### ФРАГМЕНТ ТЕКСТА
=-=-=-=-=

Глава 10. Приближение 10-летия революции. Один день из жизни писателя Грина. Лёвушка Миронов. Походы в «дикость». Опоздали на поезд. Библиотекарь из Мелитополя
Приближался десятилетний юбилей Октябрьской революции; страна встречала дату в обстановке военной опасности. Столь же неблагополучно было положение внутри страны. Провал надежд на победу пролетарской революции в Китае, равно как ухудшение экономической жизни страны вызвали ряд акций со стороны оппозиции.
Появилось «письмо 83-х», адресованное Политбюро, в котором Троцкий, Зиновьев и их единомышленники настаивали на необходимости концессий. В июне, на заседании Президиума ЦКК ВКП (б)1 Троцкий обвинил партию в перерождении. Зиновьева и Троцкого исключили из состава ЦК.
В литературе событием стал новый роман Максима Горького «Жизнь Клима Самгина». О нем много писали. Одни рукоплескали, считая роман произведением исключительной силы, другие, напротив, оценивали его как величайшую неудачу. Александр Степанович попытался читать «Клима Самгина» вслух, однако Нина, задремав, проснулась и сказала: «Саша, мне от него что-то тошно и скучно. Всё говорят, говорят и никто ничего не делает».
— Да, ты права. Я его романы не очень люблю, а эта книга хуже других.
Сам Горький считал «Самгина» главной своей книгой. А много позже литературовед Анатолий Якобсон в книге «Конец трагедии», посвященной судьбе Блока, писал о Горьком: «Он предал культуру не только на словах, но и на деле, в искусстве, написав "Клима Самгина", где задался целью показать, что русская интеллигенция настолько выродилась — и социально, и биологически — что ей нет больше места на земле. <...> Горький в своем толстом романе подписывал интеллигенции смертный приговор в то время, когда другим пером ей подписывался тот же приговор».

=-=-=-=-=

### ЗАДАНИЯ
a - Кого, согласно фрагменту текста, исключили из состава ЦК?
b - Перепишите из фрагмента текста без изменений отрывок от слов «Глава 10. Приближение» до слов «из состава ЦК.».

### МАТЕРИАЛ
=-=-=-=-=

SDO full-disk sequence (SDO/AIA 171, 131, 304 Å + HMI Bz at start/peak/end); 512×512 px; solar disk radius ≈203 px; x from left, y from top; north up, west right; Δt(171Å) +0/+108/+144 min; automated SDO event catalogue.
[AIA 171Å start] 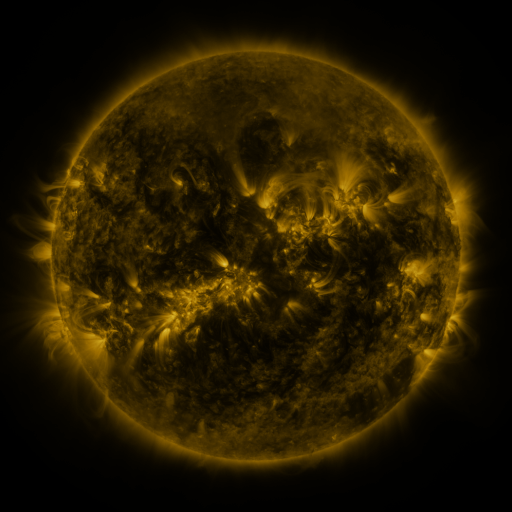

=-=-=-=-=

### ПОЛНЫЕ ОТВЕТЫ
a - Зиновьева и Троцкого.

b -
Глава 10. Приближение 10-летия революции. Один день из жизни писателя Грина. Лёвушка Миронов. Походы в «дикость». Опоздали на поезд. Библиотекарь из Мелитополя
Приближался десятилетний юбилей Октябрьской революции; страна встречала дату в обстановке военной опасности. Столь же неблагополучно было положение внутри страны. Провал надежд на победу пролетарской революции в Китае, равно как ухудшение экономической жизни страны вызвали ряд акций со стороны оппозиции.
Появилось «письмо 83-х», адресованное Политбюро, в котором Троцкий, Зиновьев и их единомышленники настаивали на необходимости концессий. В июне, на заседании Президиума ЦКК ВКП (б)1 Троцкий обвинил партию в перерождении. Зиновьева и Троцкого исключили из состава ЦК.